Commission économique des Nations unies pour l’Europe (UNECE).
Commission économique des Nations unies pour l’Europe (UNECE).

Le lendemain de la Seconde Guerre mondiale est une période propice à la création d’organisations internationales. L’Europe est détruite et ruinée, les peuples et nations s’unissent à la conférence de San Francisco (avril-juin 1945) qui crée l’ONU, avec 51 États fondateurs. Au niveau de l’Europe, qui est le continent le plus dévasté par la guerre, il s’agit aussi d’unir les États pour reconstruire.

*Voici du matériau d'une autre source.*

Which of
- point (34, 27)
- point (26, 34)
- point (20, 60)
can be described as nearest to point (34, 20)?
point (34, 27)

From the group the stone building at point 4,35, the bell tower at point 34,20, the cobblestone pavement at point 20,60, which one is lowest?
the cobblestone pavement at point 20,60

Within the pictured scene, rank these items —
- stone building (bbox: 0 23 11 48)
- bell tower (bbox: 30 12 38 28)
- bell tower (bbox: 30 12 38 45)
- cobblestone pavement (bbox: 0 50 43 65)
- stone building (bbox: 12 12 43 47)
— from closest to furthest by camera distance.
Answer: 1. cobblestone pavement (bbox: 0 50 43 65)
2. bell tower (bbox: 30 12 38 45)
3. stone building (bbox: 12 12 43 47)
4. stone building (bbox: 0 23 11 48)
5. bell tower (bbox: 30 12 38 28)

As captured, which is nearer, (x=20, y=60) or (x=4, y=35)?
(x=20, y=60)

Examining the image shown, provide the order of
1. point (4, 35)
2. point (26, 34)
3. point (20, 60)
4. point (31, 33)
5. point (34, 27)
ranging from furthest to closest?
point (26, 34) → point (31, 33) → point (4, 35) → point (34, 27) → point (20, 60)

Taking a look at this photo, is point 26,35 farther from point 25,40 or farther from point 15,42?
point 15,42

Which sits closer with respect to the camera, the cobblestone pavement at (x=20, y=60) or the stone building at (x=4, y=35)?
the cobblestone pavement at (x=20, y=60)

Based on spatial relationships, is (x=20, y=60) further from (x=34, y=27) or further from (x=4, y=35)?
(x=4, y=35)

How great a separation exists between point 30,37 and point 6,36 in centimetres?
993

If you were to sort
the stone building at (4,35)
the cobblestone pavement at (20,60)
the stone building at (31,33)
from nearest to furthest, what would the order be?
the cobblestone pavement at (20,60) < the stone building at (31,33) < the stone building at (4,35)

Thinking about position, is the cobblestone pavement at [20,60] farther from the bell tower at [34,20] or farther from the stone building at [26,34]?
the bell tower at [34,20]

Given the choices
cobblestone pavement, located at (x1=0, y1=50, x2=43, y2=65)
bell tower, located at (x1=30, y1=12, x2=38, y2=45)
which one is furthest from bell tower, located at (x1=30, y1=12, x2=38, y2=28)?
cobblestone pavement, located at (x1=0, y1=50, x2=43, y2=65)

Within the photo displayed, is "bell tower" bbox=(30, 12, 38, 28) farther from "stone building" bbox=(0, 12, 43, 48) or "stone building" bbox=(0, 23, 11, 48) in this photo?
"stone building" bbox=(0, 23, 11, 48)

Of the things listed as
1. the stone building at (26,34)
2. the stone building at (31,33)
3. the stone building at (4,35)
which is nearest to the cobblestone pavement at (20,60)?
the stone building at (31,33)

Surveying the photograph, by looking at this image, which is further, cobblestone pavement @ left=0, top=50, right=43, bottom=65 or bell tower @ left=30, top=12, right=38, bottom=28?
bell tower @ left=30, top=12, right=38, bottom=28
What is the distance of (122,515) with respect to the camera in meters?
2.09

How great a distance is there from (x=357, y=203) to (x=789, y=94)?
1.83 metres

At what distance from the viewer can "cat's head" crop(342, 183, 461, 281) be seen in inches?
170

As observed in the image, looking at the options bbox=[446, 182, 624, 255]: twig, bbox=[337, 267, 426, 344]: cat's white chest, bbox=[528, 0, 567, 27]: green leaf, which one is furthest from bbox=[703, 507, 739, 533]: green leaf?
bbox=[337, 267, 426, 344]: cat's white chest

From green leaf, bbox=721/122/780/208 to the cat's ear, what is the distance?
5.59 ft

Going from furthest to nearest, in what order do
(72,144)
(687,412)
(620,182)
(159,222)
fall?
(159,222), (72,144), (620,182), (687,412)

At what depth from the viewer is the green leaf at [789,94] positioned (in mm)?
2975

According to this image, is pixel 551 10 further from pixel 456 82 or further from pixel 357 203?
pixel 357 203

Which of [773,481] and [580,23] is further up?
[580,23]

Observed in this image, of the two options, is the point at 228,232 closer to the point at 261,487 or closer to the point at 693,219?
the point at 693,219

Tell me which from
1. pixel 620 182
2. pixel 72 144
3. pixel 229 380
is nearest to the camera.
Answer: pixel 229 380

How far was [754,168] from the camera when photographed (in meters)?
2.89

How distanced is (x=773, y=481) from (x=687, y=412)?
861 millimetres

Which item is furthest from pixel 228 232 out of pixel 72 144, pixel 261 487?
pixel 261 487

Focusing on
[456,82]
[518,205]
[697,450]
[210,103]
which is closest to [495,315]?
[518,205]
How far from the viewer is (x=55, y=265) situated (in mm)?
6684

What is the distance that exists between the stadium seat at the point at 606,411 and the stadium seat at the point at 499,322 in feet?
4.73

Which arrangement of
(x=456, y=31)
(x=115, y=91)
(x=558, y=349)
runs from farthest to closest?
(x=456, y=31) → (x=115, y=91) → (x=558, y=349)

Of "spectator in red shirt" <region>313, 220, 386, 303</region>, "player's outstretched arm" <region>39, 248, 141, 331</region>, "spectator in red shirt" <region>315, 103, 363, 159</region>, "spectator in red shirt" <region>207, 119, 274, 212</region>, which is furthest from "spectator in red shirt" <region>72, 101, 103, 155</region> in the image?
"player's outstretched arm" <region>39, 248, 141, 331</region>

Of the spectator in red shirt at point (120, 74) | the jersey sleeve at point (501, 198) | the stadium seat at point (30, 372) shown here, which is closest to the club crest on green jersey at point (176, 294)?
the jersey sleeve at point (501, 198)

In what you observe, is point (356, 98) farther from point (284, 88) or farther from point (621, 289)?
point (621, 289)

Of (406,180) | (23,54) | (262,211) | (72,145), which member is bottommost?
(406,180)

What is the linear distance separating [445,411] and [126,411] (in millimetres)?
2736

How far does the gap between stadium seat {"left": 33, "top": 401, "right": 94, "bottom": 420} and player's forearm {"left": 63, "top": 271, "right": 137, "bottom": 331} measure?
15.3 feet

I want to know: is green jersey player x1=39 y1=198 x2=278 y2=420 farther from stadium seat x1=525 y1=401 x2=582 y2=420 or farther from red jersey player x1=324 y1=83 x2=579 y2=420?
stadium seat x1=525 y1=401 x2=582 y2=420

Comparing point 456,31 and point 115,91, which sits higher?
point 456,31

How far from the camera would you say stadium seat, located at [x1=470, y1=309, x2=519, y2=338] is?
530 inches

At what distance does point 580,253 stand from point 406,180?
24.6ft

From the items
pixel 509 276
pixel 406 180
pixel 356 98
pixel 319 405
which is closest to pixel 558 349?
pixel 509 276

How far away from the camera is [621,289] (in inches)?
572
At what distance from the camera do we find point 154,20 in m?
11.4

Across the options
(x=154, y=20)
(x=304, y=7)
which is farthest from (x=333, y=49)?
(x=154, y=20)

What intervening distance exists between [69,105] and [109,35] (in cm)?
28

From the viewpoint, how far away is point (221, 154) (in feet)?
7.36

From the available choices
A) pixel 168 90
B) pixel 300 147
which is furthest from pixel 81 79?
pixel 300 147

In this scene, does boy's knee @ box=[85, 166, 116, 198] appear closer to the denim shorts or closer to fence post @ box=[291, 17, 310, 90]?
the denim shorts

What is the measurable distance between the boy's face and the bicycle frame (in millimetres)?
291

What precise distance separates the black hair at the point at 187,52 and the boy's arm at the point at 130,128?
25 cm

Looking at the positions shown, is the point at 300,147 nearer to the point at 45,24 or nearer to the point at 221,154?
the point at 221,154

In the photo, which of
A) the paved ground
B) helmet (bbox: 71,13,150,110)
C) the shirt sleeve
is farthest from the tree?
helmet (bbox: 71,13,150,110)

L’objectif de reconstruire l’Europe dévastée

C’est l’Assemblée générale de l’ONU, le 11 décembre 1946, qui recommande l’établissement de cette Commission, pour apporter une aide efficace aux pays dévastés par la guerre. Elle charge le Conseil économique et social de l’ONU (ECOSOC) de la créer, ce qui est fait en mars 1947. La même année est créée une commission analogue pour l’Asie et l’Extrême-Orient, puis en 1948 la commission pour l’Amérique latine (CEPAL), en 1958 celle pour l’Afrique, et en 1973 celle pour l’Asie occidentale.

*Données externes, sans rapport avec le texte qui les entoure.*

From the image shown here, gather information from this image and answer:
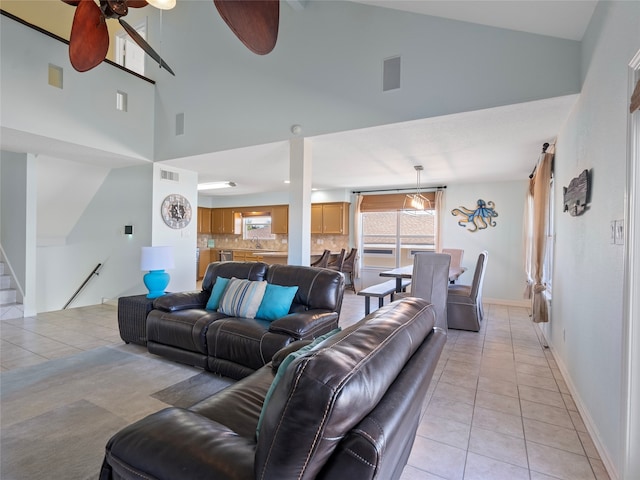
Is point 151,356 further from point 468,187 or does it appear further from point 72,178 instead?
point 468,187

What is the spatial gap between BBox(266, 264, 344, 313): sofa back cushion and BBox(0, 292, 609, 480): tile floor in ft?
3.76

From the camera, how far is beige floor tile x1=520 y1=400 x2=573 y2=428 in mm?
2219

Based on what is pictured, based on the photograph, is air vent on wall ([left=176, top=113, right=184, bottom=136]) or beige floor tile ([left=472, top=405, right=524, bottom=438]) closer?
beige floor tile ([left=472, top=405, right=524, bottom=438])

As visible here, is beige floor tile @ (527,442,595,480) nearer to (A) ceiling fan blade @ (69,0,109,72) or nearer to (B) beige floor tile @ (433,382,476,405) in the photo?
(B) beige floor tile @ (433,382,476,405)

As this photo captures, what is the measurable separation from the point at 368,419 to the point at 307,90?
3.79 m

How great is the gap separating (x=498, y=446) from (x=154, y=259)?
3.67m

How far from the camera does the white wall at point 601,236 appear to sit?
167cm

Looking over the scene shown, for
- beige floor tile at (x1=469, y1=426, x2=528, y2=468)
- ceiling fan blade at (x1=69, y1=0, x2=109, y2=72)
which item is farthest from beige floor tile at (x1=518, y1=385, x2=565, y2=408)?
ceiling fan blade at (x1=69, y1=0, x2=109, y2=72)

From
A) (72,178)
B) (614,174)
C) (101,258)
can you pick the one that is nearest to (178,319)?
(614,174)

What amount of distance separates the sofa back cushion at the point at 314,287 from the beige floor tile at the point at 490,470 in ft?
5.21

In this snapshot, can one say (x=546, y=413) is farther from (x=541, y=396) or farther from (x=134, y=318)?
(x=134, y=318)

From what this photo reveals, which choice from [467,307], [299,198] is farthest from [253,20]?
[467,307]

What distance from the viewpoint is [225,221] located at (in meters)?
9.55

L’objectif premier de la Commission est de prendre des mesures pour faciliter la reconstruction de l’Europe (en lien avec l’UNRRA, agence temporaire de l’ONU consacrée à la reconstruction post-guerre), élever le niveau de l’activité économique, et renforcer les relations économiques des pays européens. Elle doit aussi étudier les problèmes économiques et technologiques et diffuser de l’information économique, technique et statistique. Son siège est basé à Genève.

Une institution paneuropéenne, qui fait exception pendant la guerre froide

Cependant, dès 1946, Churchill, dans son discours à Fulton, parle d’un « rideau de fer » qui s’abat sur l’Europe. Effectivement, en 1948-1949, le blocus de Berlin, puis la création en 1949 de deux Allemagnes séparées, actent la séparation de l’Europe en deux blocs idéologiques rivaux.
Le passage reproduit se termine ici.